SELECTED PASSAGE START

The retractors 328 each include a torsion spring and a spool. A set
of retractor cables 348 are each wrapped around a corresponding
spool of the retractors 328 and attach to a third set of pulleys
326. The torsion spring pulls the third set of pulleys 326 toward
the retractors 328. The cables 308 extend through the third set of
pulleys 326 and return along the top of the station 302 back toward
the front of the station 302 to winches 324 mounted near the
top-front of the station 302. The cables 308 each wrap around a
winch drum and terminate.
[0034] The cables 308 wrapped around the clutched spools 322 are
each adapted to engage the driveshaft 342 if rotated in a first
direction and slip with respect to the driveshaft 342 if rotated in
a second direction. As a result, periodic extension and retraction
of the cables 308 caused by oscillation of the buoys is translated
to rotation of the driveshaft 342 in one direction. The clutched
spools 322 are low-flanged or unflanged cylinders with an internal
or external clutch that unidirectionally engages with the
driveshaft 342. The clutch can be fluid operated (e.g., hydraulic)
or mechanical (e.g., a ratcheting clutch).
[0035] In some implementations, the unidirectional rotation of the
driveshaft 342 is then transferred to one or more flywheels 320.
Each flywheel 320 is a mechanical device that uses a moment of
inertia as a storage device for rotational energy. The flywheel 320
resists changes in its rotational speed, which steadies rotation of
the driveshaft 342 when a fluctuating torque is applied by the
cables to the driveshaft 342. Here, torque is only applied to the
driveshaft 342 when one or more clutched spools 322 are rotating in
an engaged direction. Since the cables 308 periodically extend and
retract, the torque likewise is periodically applied to the
driveshaft 342. As such, each flywheel 320 steadies the rotational
motion of the driveshaft 342.

SELECTED PASSAGE END
PROVIDED MATERIAL START

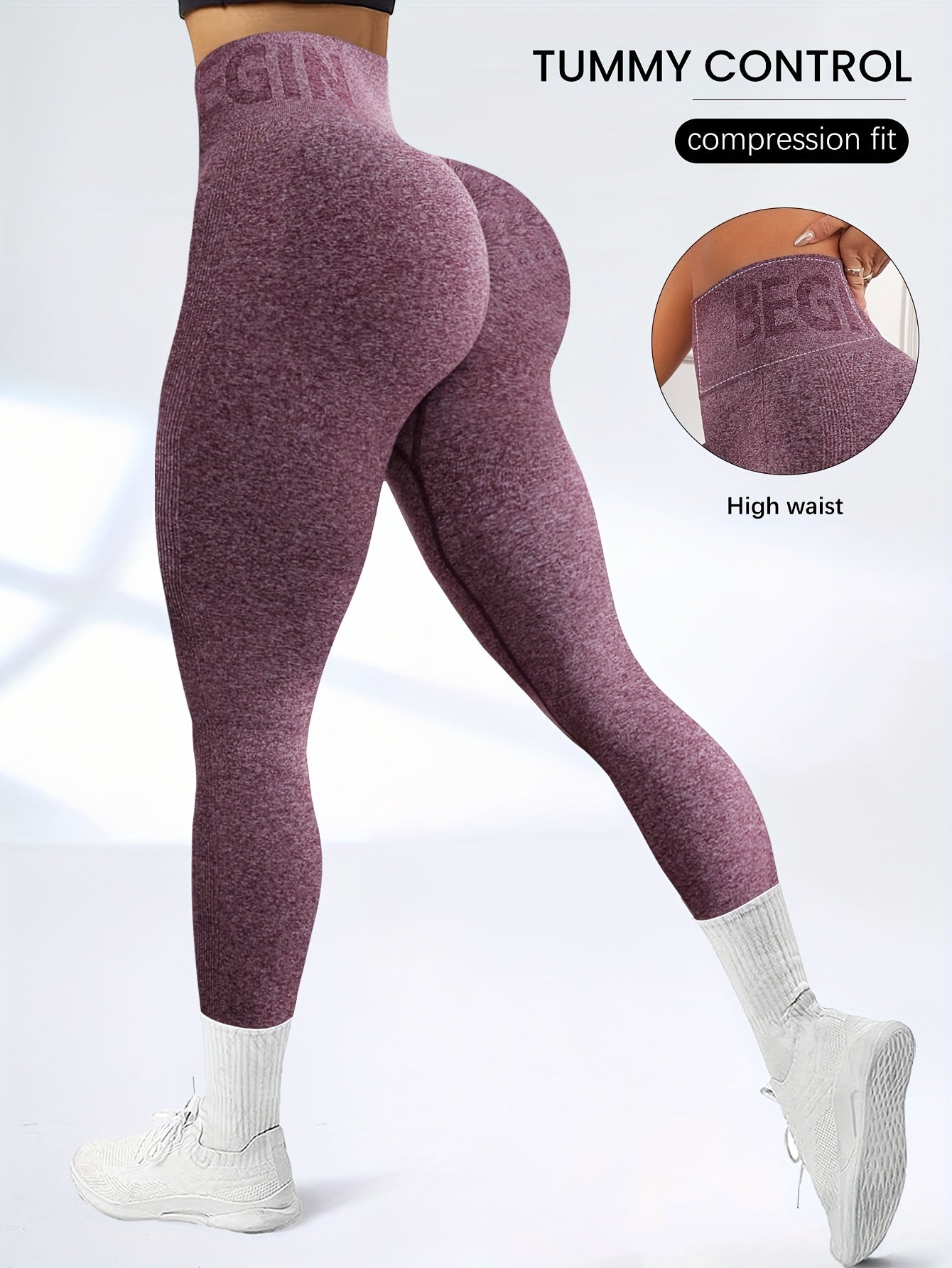 3 Pack High-Waisted Tummy Control Seamless Yoga Pants,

PROVIDED MATERIAL END

__DIRECTIONS__
Continue the passage on the clutched spools, driveshaft 342, and flywheels 320 from its final sentence, keeping its style and reference numerals.

__OUTPUT OF THE TASK__
[0036] The unidirectional rotation of the driveshaft 342, in some
implementations steadied by the flywheel(s) 320, is then
transferred to one or more generators 318. Each generator 318 is a
device that convert the rotational energy of the driveshaft 342
into electrical energy, generally using electromagnetic induction
(i.e., by using mechanical energy to force electrical charges to
move through an electrical circuit).
[0037] In FIG. 3, the generator 318 and the flywheel 320 each share
a common generator drive shaft 344 near a middle-front area of the
station 302. The generator 318 may either be mounted to the
framework 316 or to a pad (e.g., a concrete pad or steel frame) on
the bottom of the station 302. The spool drive shaft 342 and the
generator drive shaft 344 are equipped with drive pulleys 346
connected together with a tensioned and/or toothed belt 350. As a
result, motion of the spool drive shaft 342 causes motion of the
generator drive shaft 344, which in turn causes motion of the
generator 318, which produces power.
[0038] Various other number and orientations of driveshafts are
contemplated to connect the clutched spools 322, flywheel 320, and
generator 318 together. In one example implementation, the clutched
spools 322, flywheel 320, and generator 318 are connected together
via one long driveshaft. In implementations where two or more
driveshafts are used, the driveshafts may be connected together
using a gear-drive, belt-drive, chain-drive, or other speed-torque
converter. The speed-torque converter transfers the rotational
energy of a first driveshaft rotating at a high speed to a second
driveshaft that rotates more slowly, but with a higher torque, or
vice versa.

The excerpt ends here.